9. To create configuration parameters for a step, double-click the Profile Configuration Parameters folder, then click New Entries and set the parameters:

   Parameter	Type	Description
   CUST_ACTIVE_CONTENT	BOOL	Check if a file contains script (JavaScript, PHP, or ASP script) and block.
   CUST_CHECK_MIME_TYPE	BOOL	Checks if the file extension name matches its MIME type. If they do not match, the file is blocked.All MIME types and extension names must be exactly matched. For example: Microsoft Word files must be `.doc` or `.dot`; JPEG image files must be `.jpg`. However, text and binary files can have any extensions, as long as these are not the extensions for other known files; that is, it can be `.txt` or `.bin`, but not `.doc` or `.jpg` See Supported MIME types.

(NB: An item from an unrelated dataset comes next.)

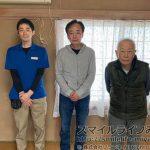 奥様の遺品整理・ご自身の生前(老前)家財整理|宮城県仙台市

10. Double-click the Step Configuration Parameters folder, then click New Entries and set the parameters:

    Parameter	Type	Description	Default (Linux)	Default (Windows)
    SCANBESTEFFORT	BOOL	The scan should be performed on the best effort basis; that is, all security critical flags that allow a VSA to scan an object should be activated, such as SCANALLFILES and SCANEXTRACT, but also internal flags. Details about exactly which flags these are can be stored in the certification.	(not set)	(not set)
    SCANALLFILES	BOOL	Scans for all files regardless of their file extension.	disabled	disabled
    SCANEXTENSIONS	CHAR	List of the file extensions for which the VSA should scan. Only files with the configured extensions are checked. Other extensions are blocked. Wildcards can also be used here to search for patterns. \* stands for this location and following and ? stands for only this character. For example, exe;com;do?;ht* => \`\*\` means to scan all files.	null	""
    SCANLIMIT	INT	This setting applies to compressed files. It specifies the maximum number of files to be unpacked and scanned.	INT_MAX	65535
    SCANEXTRACT	BOOL	Archives or compressed objects are to be unpacked	enabled	enabled
    SCANEXTRACT_SIZE	SIZE_T	Maximum unpack size	0x7FFFFFFF	62914560 (60 MB)
    SCANEXTRACT_DEPTH	INT	Maximum depth to which an object is to be unpacked.	20	20
    SCANLOGPATH	CHAR	Custom log path for VSA. Must be an absolute path to either a regular file or to a location where a regular file can be created. Cannot be an executable file path. Only limited log messages are written. For example, the detected malware. Supported in Deep Security Agent 20 LTS update 2024-05-02.	(not set)	(not set)
    SCANMIMETYPES	CHAR	List of the MIME types to be scanned for. Only files with configured MIME types will be checked. Other MIME types are blocked. This parameter works only if CUST_CHECK_MIME_TYPE is enabled.	(not set)	(not set)
    BLOCKMIMETYPES	CHAR	List of MIME types that will be blocked. This parameter works only if CUST_CHECK_MIME_TYPE is enabled.	(not set)	(not set)
    BLOCKEXTENSIONS	CHAR	List of file extensions that to be blocked.	(not set)	(not set)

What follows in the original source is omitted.